Троица как тайна веры

История мышления Нового времени — это не только история разрушения исповедания Троицы; она также является историей многообразных попыток его восстановления[1063]. Заслуга сохранения актуальности учения о Троице принадлежит, конечно, не столько богословию, сколько философии. В то время как богословы хотя схоластически корректно, но недостаточно творчески передавали учение о Троице из поколения в поколение или, как в богословии эпохи Просвещения, отказывались от него с великой экзегетической и исторической ученостью, такие мыслители, как Спиноза, Лессинг, Фихте, Шеллинг[1064] и Гегель, пытались вновь оживить то, с чем богословы (тем или иным способом) обращались как с мертвым предметом. Однако они делали это таким образом, который по праву казался богословию и церквам чрезвычайно сомнительным или совершенно неприемлемым. Гностические и неоплатонические идеи, казавшиеся всем церквам преодоленными, ожили в новой форме при посредничестве Экхарта и Бёме. Церковь, если она хотела сохранить идентичность и преемственность своего предания и учения, не могла не реагировать отрицательно. Жаль только, что в ее распоряжении не было Оригена, Василия или Августина, который творчески повел бы необходимую полемику и черпал бы из самой силы противника силу для более глубокого понимания собственной традиции, чтобы таким образом достигнуть нового синтеза и инновации традиции.

Важнейшая и влиятельнейшая попытка нового подхода принадлежит Гегелю. В своей философии религии (которой мы здесь ограничимся) Гегель исходит из современного отчуждения и раздвоения между религией и жизнью, между буднями и воскресеньем[1065]. Посредством этого раздвоения повседневность превращается в мир конечного, лишенного истинной глубины, а религия теряет все конкретное содержание; она становится холодной и мертвой, скучной и тягостной. «Религия сокращается до простого чувства, бессодержательного стремления духа к вечному и т.п.»[1066]. По этой причине богословие редуцировано до минимума догматов. «Его содержание стало чрезвычайно тонким, хотя и встречается много разговоров, учености и разумных рассуждений»[1067]. Однако экзегеза и история служат только для того, чтобы отложить в сторону основные учения христианства. Символ веры, regula fidei (правило веры), более не считается чем–то обязательным[1068]. «В результате известно в общем только то, что Бог существует как высшее существо, мертвое и пустое в себе, непостижимое как конкретное содержание, как Дух… Но если Он как Дух не должен быть для нас пустым словом, то Он должен постигаться как триединый Бог»[1069]. В этом отношении, согласно Гегелю, в философии содержится намного больше догматики, чем в самой догматике[1070].

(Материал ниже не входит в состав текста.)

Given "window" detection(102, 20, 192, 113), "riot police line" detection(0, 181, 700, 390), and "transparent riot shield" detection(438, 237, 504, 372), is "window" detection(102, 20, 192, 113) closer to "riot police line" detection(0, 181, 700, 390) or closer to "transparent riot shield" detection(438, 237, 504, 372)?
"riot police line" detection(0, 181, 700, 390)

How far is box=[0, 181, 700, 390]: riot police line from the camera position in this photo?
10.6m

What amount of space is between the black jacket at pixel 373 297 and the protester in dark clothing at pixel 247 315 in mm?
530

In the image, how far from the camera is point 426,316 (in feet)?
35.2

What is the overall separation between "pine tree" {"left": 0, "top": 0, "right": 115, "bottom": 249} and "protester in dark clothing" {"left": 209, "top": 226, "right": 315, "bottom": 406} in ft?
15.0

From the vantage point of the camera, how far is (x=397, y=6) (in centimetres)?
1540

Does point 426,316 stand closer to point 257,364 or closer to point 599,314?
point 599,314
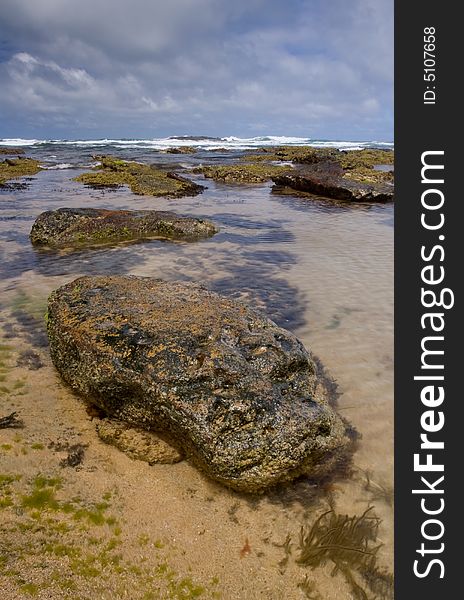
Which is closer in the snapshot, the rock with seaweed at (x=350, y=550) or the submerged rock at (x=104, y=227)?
the rock with seaweed at (x=350, y=550)

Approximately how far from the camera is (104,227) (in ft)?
40.0

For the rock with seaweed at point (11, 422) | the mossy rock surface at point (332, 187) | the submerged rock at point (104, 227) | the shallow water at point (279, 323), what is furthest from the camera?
the mossy rock surface at point (332, 187)

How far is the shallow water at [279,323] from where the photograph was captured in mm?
3068

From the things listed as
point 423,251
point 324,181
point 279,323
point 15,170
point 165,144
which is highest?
point 165,144

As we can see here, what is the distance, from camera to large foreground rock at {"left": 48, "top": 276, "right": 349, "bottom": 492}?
3.56 m

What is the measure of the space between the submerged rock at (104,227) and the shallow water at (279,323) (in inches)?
23.9

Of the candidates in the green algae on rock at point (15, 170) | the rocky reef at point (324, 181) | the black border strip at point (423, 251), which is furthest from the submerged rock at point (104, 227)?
the green algae on rock at point (15, 170)

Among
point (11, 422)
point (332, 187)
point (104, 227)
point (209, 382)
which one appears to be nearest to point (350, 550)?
point (209, 382)

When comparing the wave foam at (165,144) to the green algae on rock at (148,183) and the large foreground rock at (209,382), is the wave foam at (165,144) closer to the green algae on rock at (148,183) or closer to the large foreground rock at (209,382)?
the green algae on rock at (148,183)

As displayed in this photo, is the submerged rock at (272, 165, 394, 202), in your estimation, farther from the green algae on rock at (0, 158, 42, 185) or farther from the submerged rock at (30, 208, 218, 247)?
the green algae on rock at (0, 158, 42, 185)

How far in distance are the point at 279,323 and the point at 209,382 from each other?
9.67 feet

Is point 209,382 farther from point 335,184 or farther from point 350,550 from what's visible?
point 335,184

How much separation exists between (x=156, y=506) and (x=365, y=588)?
1683 millimetres

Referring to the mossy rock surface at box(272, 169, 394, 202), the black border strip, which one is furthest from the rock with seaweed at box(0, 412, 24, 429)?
the mossy rock surface at box(272, 169, 394, 202)
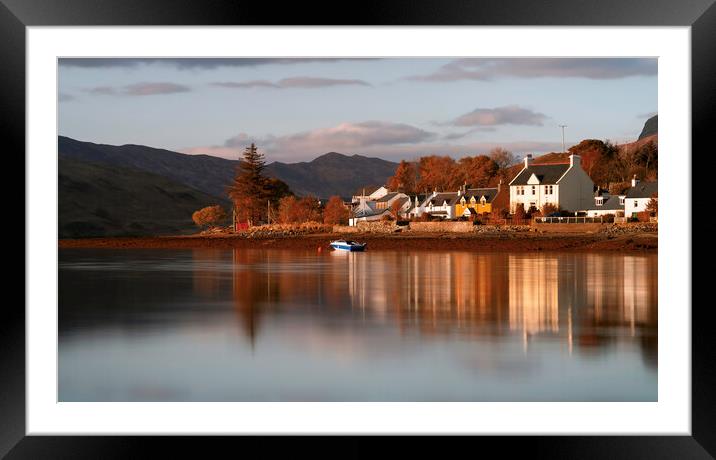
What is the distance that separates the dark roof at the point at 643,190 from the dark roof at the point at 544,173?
18.9ft

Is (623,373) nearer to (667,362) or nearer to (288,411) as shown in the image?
(667,362)

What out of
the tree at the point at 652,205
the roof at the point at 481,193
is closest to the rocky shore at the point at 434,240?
the tree at the point at 652,205

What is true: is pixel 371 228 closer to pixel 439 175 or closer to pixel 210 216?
pixel 439 175

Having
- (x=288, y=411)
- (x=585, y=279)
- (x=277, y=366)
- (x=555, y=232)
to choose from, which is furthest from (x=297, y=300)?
(x=555, y=232)

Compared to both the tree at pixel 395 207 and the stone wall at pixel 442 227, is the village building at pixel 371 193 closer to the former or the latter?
the tree at pixel 395 207

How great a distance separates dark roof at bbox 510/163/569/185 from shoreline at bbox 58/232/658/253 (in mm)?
8960

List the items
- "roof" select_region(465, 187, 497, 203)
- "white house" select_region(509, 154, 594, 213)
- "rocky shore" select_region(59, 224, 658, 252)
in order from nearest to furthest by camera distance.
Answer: "rocky shore" select_region(59, 224, 658, 252)
"white house" select_region(509, 154, 594, 213)
"roof" select_region(465, 187, 497, 203)

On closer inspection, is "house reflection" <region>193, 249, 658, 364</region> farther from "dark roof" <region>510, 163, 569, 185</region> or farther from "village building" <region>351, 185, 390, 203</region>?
"village building" <region>351, 185, 390, 203</region>

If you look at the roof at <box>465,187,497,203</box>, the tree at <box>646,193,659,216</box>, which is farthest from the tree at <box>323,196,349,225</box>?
the tree at <box>646,193,659,216</box>

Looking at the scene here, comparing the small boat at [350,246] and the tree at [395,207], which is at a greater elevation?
the tree at [395,207]

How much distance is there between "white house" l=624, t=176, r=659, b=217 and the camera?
39.2 metres

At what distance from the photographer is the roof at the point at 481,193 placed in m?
51.1
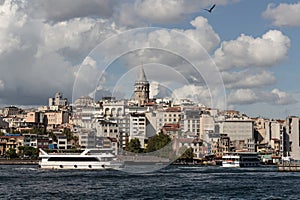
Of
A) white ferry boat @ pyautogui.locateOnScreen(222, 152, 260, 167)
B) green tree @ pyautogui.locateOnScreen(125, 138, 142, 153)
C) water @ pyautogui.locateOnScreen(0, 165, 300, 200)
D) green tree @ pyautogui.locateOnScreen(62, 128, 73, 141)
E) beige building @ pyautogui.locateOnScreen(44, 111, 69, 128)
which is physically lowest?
water @ pyautogui.locateOnScreen(0, 165, 300, 200)

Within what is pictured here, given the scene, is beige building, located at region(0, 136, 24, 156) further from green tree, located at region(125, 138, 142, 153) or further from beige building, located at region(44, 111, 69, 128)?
beige building, located at region(44, 111, 69, 128)

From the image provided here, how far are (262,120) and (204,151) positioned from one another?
72.0ft

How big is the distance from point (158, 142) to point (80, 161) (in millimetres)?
26818

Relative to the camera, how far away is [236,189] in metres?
36.8

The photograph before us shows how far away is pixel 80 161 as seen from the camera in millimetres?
62875

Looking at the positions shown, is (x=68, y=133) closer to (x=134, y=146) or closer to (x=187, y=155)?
A: (x=134, y=146)

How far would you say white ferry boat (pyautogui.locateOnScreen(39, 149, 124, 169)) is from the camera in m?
62.6

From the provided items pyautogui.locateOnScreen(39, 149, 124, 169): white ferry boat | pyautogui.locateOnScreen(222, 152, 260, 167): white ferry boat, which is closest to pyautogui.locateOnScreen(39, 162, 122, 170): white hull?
pyautogui.locateOnScreen(39, 149, 124, 169): white ferry boat

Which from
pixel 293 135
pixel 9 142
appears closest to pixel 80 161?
Result: pixel 9 142

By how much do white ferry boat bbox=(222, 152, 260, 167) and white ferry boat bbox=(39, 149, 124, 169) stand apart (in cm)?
1534

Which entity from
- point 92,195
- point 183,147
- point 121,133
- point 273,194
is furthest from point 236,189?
point 121,133

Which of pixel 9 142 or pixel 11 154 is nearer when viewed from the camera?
pixel 11 154

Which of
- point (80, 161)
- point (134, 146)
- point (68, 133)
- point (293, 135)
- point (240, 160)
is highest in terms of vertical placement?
point (68, 133)

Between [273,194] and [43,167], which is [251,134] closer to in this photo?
[43,167]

Таким образом, Гегель стремится вернуть живого и тем самым для него триединого Бога. Однако он стремится к этому по–своему. Он хочет выразить в понятии и постичь детское представление об Отце, Сыне и Духе; он хочет понять Бога как Духа, к сущности которого относится делать своим предметом самого себя, чтобы потом снова снять это различие в любви[1071]. Таким образом, он стремится перейти от абстрактного понятия о Боге как высшем существе к понятию Бога как Духа, который становится объективным для самого себя в Сыне и находит себя самого в любви[1072]. При этом он прямо следует гностическому и неоплатоническому ходу мысли[1073]. В сущности, триединство Бога для него — истолкование того утверждения, что Бог есть любовь. Ведь «любовь есть различие двоих, которые, однако, друг для друга не различны»[1074]. Но это означает, что триединство Бога хотя и является тайной для представления и для абстрактного мышления, но не для спекулятивного мышления. «Природа Бога не является тайной в обычном смысле, в христианской религии — менее всего. В ней Бог позволил познать, что Он есть; в ней он открыт»[1075]. Именно это низведение религии до уровня представления и ее спекулятивное снятие в абстрактном понятии в первую очередь и прежде всего вызвало протест богословов и церквей. Они считали, что в этом учении более не сохранена тайна и сокровенность Бога[1076].

Несмотря на это, было бы неверным представлять гегелевскую спекуляцию о Троице просто как новую форму гностицизма. В известном смысле она радикально противоположна гностическим системам. В то время как гностические системы мыслят в схеме нисхождения, мышление Гегеля скорее можно поместить в схему восхождения и прогресса. В начале находится абстрактное и общее, Отец, который определяет себя в другом, в Сыне, и становится конкретной идеей в третьем, в Духе. Разумеется, этот процесс не приносит ничего нового. «Третье есть первое»; «Произведенное существует с самого начала». «Этот процесс — не что иное, как игра самого содержания, убеждение себя самого» [1077]. Однако истина находится только в целом, а целое лишь в конце[1078]. В известном смысле Гегель вновь открыл позабытое богословской традицией эсхатологическое измерение Троицы, согласно которому лишь в конце, когда Сын передаст царство Отцу, Бог будет «всем во всем» (1 Кор 15:28). Однако, несмотря на этот стимул, в целом Гегель мыслит в противоположном традиционной концепции направлении. Ведь, согласно Библии и преданию, в начале находится не пустота, а полнота бытия, Отец как начало и источник. Поэтому можно спорить о том, правильно ли I Ватиканский собор понял Гегеля; содержательно собор затрагивает важный пункт, осуждая высказывание, что «Бог есть всеобщее или неопределенное, которое посредством определения самого себя обосновывает совокупность всех вещей, разделенную на виды, роды и отдельные существа»[1079].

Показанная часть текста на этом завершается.